▸ **Selected excerpt**
☆ ☆ ☆ ☆ ☆ ☆ ☆

Diane Keaton and Woody Allen analyze a sculpture on display at MOMA in Manhattan (1979)

Our mission is to create a place to celebrate and explore how film has reflected and shaped world culture, and to help us all better understand what the movies have meant – and continue to mean – in our lives. Thirteen locations across Los Angeles were carefully assessed as potential sites on which to build our new institution. Ultimately, the Museum Committee felt that the museum was meant to live in Holly­wood, a neighborhood synonymous with the film industry. The chosen site, adjacent to the Academy’s existing Pickford Center, allows for the creation of a sunny, eight-acre campus.

The museum will be open year-round and become a landmark attraction for Hollywood and the greater Los Angeles area, a place for watching and learning about film and filmmaking, for exploring film’s relationship with the greater world and for listening to stories told by filmmakers themselves.

The museum’s public programs, lectures and hands-on exhibits will attract Los Angelenos, tourists, Academy members, film professionals, students and everyone in between. While people may be initially drawn in by the allure of Hollywood, we hope they will leave inspired and exhilarated, with a deeper appreciation for what movies have given them – characters they root for and sympathize with, glimpses into lives they wouldn’t have otherwise known, and stories that have shaped the American dream and our sense of national identity.

Sidney Poitier in the film classic 'To Sir With Love' (1967) with Lulu.

Sidney Poitier in the film classic 'To Sir With Love' (1967) with Lulu.

☆ ☆ ☆ ☆ ☆ ☆ ☆

▸ **Task instructions**
Carry on the passage about the planned film museum in Hollywood, picking up right after its last line.

Excerpts from a dataset
☆ ☆ ☆ ☆ ☆ ☆ ☆

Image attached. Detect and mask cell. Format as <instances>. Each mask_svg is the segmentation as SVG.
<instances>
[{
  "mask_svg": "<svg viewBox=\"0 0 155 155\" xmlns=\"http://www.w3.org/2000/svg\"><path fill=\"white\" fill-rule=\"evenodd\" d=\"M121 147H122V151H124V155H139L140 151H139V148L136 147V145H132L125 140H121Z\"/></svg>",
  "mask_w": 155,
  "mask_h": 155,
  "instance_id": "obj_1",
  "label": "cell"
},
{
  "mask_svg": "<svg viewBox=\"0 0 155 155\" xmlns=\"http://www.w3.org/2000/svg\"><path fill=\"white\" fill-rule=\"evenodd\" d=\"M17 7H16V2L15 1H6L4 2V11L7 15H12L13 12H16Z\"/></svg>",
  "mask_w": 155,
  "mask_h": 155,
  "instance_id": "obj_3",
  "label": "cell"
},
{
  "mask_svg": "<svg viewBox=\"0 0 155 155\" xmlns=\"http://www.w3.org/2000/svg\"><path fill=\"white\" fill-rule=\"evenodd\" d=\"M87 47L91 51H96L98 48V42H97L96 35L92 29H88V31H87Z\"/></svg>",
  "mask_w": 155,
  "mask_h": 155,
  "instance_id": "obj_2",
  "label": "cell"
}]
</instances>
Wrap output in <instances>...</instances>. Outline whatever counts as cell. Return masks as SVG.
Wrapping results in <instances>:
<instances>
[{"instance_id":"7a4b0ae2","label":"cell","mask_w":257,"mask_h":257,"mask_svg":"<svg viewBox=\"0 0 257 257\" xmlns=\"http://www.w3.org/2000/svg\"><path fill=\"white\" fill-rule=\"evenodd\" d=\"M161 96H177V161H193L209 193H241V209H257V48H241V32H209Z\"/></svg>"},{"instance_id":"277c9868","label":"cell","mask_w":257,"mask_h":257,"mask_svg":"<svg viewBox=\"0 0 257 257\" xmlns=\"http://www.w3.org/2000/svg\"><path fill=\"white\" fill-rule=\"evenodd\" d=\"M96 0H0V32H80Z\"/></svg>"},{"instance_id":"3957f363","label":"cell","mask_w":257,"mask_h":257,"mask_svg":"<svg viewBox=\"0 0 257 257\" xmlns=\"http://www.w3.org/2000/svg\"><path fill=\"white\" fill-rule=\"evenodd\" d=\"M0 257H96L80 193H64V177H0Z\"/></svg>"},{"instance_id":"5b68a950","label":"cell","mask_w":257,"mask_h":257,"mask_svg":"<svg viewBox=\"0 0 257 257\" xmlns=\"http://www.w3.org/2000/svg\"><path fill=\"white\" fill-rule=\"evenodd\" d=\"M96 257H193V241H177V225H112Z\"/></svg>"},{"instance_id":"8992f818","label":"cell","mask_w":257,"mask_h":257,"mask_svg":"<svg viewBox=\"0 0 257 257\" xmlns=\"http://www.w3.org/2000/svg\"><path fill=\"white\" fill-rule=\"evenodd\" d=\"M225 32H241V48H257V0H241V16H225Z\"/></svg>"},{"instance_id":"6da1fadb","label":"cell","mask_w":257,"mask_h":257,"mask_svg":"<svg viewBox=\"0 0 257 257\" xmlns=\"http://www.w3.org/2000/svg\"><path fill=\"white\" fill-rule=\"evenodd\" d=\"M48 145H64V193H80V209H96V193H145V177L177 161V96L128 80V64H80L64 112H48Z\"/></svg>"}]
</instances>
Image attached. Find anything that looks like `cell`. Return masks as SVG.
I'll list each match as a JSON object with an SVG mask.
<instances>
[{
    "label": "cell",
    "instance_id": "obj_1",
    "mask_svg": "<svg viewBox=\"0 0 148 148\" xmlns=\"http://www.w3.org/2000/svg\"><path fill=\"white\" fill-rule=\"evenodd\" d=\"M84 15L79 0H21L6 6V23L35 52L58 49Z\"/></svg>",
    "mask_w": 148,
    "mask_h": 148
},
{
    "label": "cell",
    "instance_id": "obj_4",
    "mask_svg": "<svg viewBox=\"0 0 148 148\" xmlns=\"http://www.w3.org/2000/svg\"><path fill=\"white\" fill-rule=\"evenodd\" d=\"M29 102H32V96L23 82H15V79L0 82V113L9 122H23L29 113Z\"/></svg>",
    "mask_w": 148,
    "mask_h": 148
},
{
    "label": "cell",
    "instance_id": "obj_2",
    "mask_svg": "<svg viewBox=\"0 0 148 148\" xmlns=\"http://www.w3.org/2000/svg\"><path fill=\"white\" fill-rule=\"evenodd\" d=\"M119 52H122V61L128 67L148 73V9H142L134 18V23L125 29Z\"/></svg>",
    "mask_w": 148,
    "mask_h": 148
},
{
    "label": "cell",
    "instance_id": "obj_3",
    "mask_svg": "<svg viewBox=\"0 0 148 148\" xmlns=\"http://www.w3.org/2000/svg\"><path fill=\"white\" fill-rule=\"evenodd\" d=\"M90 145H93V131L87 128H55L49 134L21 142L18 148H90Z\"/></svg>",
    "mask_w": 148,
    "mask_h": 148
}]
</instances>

☆ ☆ ☆ ☆ ☆ ☆ ☆

▸ **Response for this exercise**
Who are our heroes and how have they changed over time? How have films depicted volatile issues like civil rights, religion, gender relations, poverty and war? How have they shaped our sense of masculinity, femininity and romance? How have Hollywood and Southern California affected the image of the United States, at home and abroad? Such are some of the topics the museum’s exhibits will explore, while allowing visitors to view films within the historical, cultural and technological contexts in which they were made.

But to see a film on screen is to see a finished product, not the creative process behind it. And so the Academy’s museum will also include spaces that explore the evolution of filmmaking. It will pull back the curtain, celebrating movie magic while allowing visitors a peek at how it is created. Each of the crafts will be illustrated in lucid, dazzling and unexpected ways, inviting visitors to explore often hidden worlds, whether that be a soundstage, an art department, a post-production studio or the Oscar® show itself. Visitors will be invited to sit in the director’s chair, costume a character, light a starlet, choose a location, cast a film, edit a trailer, score a movie, even walk the red carpet. They will come away with a better understanding of each craft, feeling that they have experienced cinematic creation themselves. It will forever change the way they watch movies.

Elizabeth Taylor in Father of the Bride (1950)

Elizabeth Taylor in Father of the Bride (1950)

The Academy’s museum will be a place of continuously changing exhibitions and programs of interest to residents as well as tourists. It will not rely solely on static objects and images, but will instead utilize interactive and experiential exhibitions, along with well-chosen memorabilia – “the bones of our saints,” if you will. Premieres, foreign films, silent movies, retrospectives, tributes – the screen­ing schedule in the museum’s state-of-the-art theater will be diverse and enticing, luring locals again and again and becoming one of the first things movie-loving tourists will check when planning trips to Southern California.

The Academy has collaborated with many different constituen­cies to determine the content of its museum exhibitions – from craftspeople in each branch, to historians, scholars and film critics, to staff at prominent museums around the country. The priorities are clear: to develop signature content, robust educational programs and exhibits that will attract both residents and tourists, all while providing a “red carpet” standard of visitor hospitality and service.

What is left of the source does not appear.